The next task should be to identify (or try to identify) any potential weaknesses in the opposing party’s position. For example, if in a real estate transaction one party knows that the other party has to sell a certain property or face a liquidity crisis, this is valuable information that can be used in negotiation. Identification of weaknesses is important because it may allow the party that has done its homework to capitalize on the other party’s weaknesses and turn negotiations in its own favor, or at the very least help both parties to better identify an area of middle ground.

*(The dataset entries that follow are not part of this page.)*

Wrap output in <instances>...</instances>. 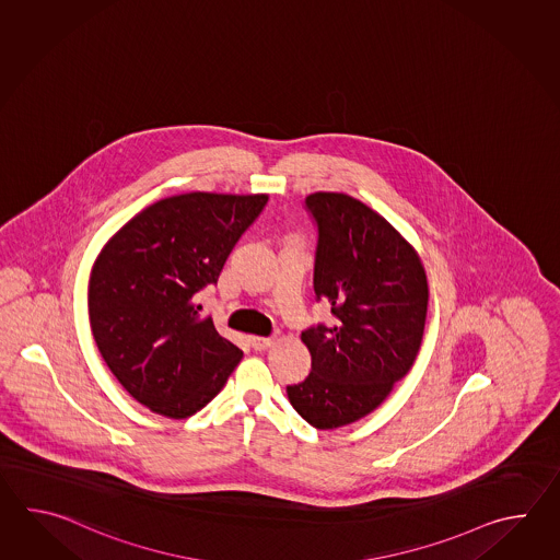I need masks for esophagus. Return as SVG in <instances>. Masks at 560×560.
I'll return each instance as SVG.
<instances>
[{
    "label": "esophagus",
    "instance_id": "esophagus-1",
    "mask_svg": "<svg viewBox=\"0 0 560 560\" xmlns=\"http://www.w3.org/2000/svg\"><path fill=\"white\" fill-rule=\"evenodd\" d=\"M250 345L254 350H266L275 345L272 336H250Z\"/></svg>",
    "mask_w": 560,
    "mask_h": 560
}]
</instances>
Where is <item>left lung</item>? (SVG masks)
<instances>
[{
	"mask_svg": "<svg viewBox=\"0 0 560 560\" xmlns=\"http://www.w3.org/2000/svg\"><path fill=\"white\" fill-rule=\"evenodd\" d=\"M306 208L318 226L314 292L332 306L334 322L302 332L312 372L285 393L308 424L330 430L370 415L408 374L429 282L417 250L366 203L316 191Z\"/></svg>",
	"mask_w": 560,
	"mask_h": 560,
	"instance_id": "1",
	"label": "left lung"
}]
</instances>
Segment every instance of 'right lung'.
I'll list each match as a JSON object with an SVG mask.
<instances>
[{
    "instance_id": "1",
    "label": "right lung",
    "mask_w": 560,
    "mask_h": 560,
    "mask_svg": "<svg viewBox=\"0 0 560 560\" xmlns=\"http://www.w3.org/2000/svg\"><path fill=\"white\" fill-rule=\"evenodd\" d=\"M266 194L190 191L148 206L100 252L88 285L95 345L119 384L155 415L188 418L222 390L242 350L200 318Z\"/></svg>"
}]
</instances>
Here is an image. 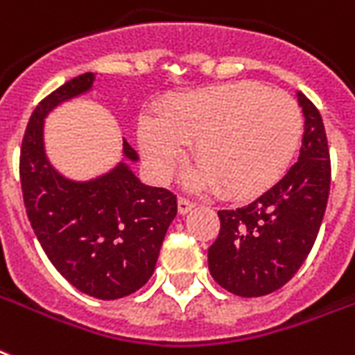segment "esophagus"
Wrapping results in <instances>:
<instances>
[{"label": "esophagus", "instance_id": "34e87169", "mask_svg": "<svg viewBox=\"0 0 355 355\" xmlns=\"http://www.w3.org/2000/svg\"><path fill=\"white\" fill-rule=\"evenodd\" d=\"M193 207H196V202H191L189 199H186V197H180V199H178V212L180 214H188Z\"/></svg>", "mask_w": 355, "mask_h": 355}]
</instances>
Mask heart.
<instances>
[{
	"mask_svg": "<svg viewBox=\"0 0 355 355\" xmlns=\"http://www.w3.org/2000/svg\"><path fill=\"white\" fill-rule=\"evenodd\" d=\"M304 134V115L291 94L242 81L178 96L162 119L145 115L137 141L150 171L166 178L196 143L199 167L186 173L193 189H220L245 199L285 173Z\"/></svg>",
	"mask_w": 355,
	"mask_h": 355,
	"instance_id": "obj_1",
	"label": "heart"
}]
</instances>
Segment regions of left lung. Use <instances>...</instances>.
I'll return each mask as SVG.
<instances>
[{"label":"left lung","instance_id":"obj_1","mask_svg":"<svg viewBox=\"0 0 355 355\" xmlns=\"http://www.w3.org/2000/svg\"><path fill=\"white\" fill-rule=\"evenodd\" d=\"M305 117L300 159L279 182L234 210H220V234L208 248V270L218 285L242 297L279 291L294 277L320 231L331 162L320 112L297 93Z\"/></svg>","mask_w":355,"mask_h":355}]
</instances>
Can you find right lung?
<instances>
[{
  "instance_id": "add662e5",
  "label": "right lung",
  "mask_w": 355,
  "mask_h": 355,
  "mask_svg": "<svg viewBox=\"0 0 355 355\" xmlns=\"http://www.w3.org/2000/svg\"><path fill=\"white\" fill-rule=\"evenodd\" d=\"M93 72L55 89L35 107L20 150V182L27 218L59 274L78 291L117 300L139 291L154 272L177 196L150 188L121 162L89 182L61 177L44 154V117L64 100L91 89ZM124 156L137 153L123 141Z\"/></svg>"
}]
</instances>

Another pre-negotiation exercise, and it is something that most people don’t do but should, is to come up with a list of reasons why their proposal would also be beneficial to the opposing party. The logic is to then bring up the key points of this list in the actual negotiation with the counterparty in the hope that the points will advance the cause and/or help to identify some common ground. Again, using real estate as an example, perhaps one party – in this case a company – could argue that its bid for a particular property is more favorable than others (even though it’s lower in terms of dollars) because it is an all-cash offer, as opposed to a riskier financing or a stock swap. By specifically pointing out the advantages to both parties, the negotiator increases the odds of getting the deal done.
Ideally, each party should identify its goals and objectives at the outset. This allows each participant in the negotiation to know where the other stands. It also establishes a basis for a give-and-take conversation. At this point, each party may then offer its fall-back proposals and counter proposals in order to hammer out a deal.
That said, beyond the initial volley of proposals, there are also other things that negotiators can do to enhance their chances of turning the deal in their favor. Let’s use body language analysis as an example.
Was your proposal well received? Positive signs include nodding of the head and direct eye contact. Negative signs include folding of the arms (across the chest), aversion of the eyes or a subtle head shake as if to say “no”. Pay attention next time you ask someone a question. You’ll see that more often than not, a person’s body language can yield a lot of information regarding his or her underlying feelings.
If a negotiation is done by phone, body language can’t be determined.